The authors developed an indoor experimental system to study the influence of magnetic fields and visual cues on insect orientation, which is certainly a valuable approach for this field. However, the ecological relevance of the visual cue may be limited or unclear based on the current version. The visual cues were provided "by a black isosceles triangle (10 cm high, 10 cm 513 base) made from black wallpaper and fixed to the horizon at the bottom of the arena". It is difficult to conceive how such a stimulus (intended to represent a landmark like a mountain) could provide directional information for LONG-DISTANCE navigation in nocturnal fall armyworms, particularly given that these insects would have no prior memory of this specific landmark. It might be a good idea to make a more detailed explanation of this question.

We appreciate the constructive feedback on the weaknesses, which will guide and strengthen our revisions. To address the reviewer’s concern, we have added a brief note in the Discussion indicating that fall armyworms may encounter both static and dynamic luminance-based visual cues in nature, such as light–dark gradients created by terrain features or more stable celestial patterns. Although such natural cues differ from our simplified laboratory stimulus, they may represent intermittently sampled visual inputs that can be optimally integrated with magnetic information, whether the cues are static or changing, and brief periods without them may still allow the subsequent recovery of a stable long-distance orientation strategy.

**Records provided:**
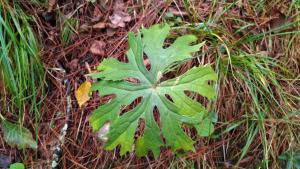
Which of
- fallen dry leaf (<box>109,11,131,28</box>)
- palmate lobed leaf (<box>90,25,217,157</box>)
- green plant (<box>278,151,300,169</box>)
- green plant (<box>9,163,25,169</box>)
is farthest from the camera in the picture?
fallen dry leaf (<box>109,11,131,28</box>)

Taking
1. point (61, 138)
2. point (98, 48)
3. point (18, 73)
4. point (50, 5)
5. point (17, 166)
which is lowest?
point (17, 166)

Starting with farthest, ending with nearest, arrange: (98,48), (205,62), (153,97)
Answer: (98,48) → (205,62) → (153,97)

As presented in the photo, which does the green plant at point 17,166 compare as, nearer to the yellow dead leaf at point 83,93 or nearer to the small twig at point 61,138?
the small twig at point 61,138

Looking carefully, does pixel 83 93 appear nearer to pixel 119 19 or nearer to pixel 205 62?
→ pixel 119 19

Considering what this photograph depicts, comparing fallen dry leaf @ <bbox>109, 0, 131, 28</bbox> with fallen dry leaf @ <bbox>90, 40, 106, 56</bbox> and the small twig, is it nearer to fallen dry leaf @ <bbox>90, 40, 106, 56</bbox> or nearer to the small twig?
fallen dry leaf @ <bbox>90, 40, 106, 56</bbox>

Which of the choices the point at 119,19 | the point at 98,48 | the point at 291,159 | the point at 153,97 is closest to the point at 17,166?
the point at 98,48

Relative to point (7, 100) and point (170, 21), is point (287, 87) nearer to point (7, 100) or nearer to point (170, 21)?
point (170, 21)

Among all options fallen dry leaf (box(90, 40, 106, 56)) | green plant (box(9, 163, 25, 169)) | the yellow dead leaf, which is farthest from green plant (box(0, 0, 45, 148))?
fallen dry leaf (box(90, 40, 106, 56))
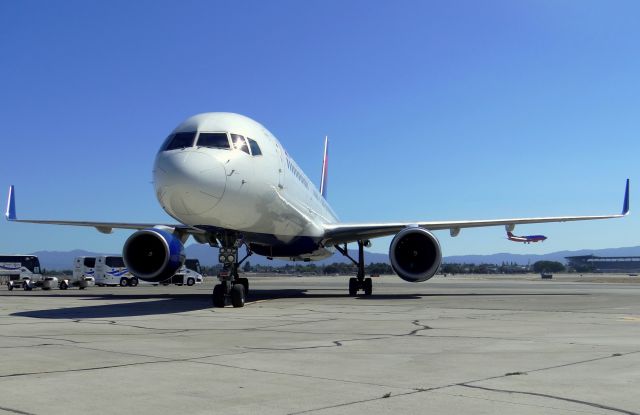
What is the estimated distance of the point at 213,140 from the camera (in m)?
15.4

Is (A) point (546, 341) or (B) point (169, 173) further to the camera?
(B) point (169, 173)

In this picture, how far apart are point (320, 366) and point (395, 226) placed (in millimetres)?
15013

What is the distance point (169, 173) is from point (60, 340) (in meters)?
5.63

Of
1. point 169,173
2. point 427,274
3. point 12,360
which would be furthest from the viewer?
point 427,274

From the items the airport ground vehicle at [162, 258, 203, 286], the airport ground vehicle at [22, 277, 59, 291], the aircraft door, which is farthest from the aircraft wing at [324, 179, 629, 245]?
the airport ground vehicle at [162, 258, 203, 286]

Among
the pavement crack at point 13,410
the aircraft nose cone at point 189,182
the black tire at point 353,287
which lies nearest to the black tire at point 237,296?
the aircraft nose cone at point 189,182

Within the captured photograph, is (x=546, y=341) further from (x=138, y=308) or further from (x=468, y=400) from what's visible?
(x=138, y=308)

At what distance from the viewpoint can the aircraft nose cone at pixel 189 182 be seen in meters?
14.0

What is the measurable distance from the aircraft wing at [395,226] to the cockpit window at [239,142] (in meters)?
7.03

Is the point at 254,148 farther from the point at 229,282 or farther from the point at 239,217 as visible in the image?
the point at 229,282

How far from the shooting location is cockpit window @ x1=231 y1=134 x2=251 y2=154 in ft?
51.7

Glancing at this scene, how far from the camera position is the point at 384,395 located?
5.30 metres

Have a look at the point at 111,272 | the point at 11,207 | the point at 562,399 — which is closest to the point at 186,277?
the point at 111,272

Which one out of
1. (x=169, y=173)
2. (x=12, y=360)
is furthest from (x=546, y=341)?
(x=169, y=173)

**Exercise aim:** According to the text passage, what landmark was the black triangle meant to represent?

**The answer:** A landmark like a mountain.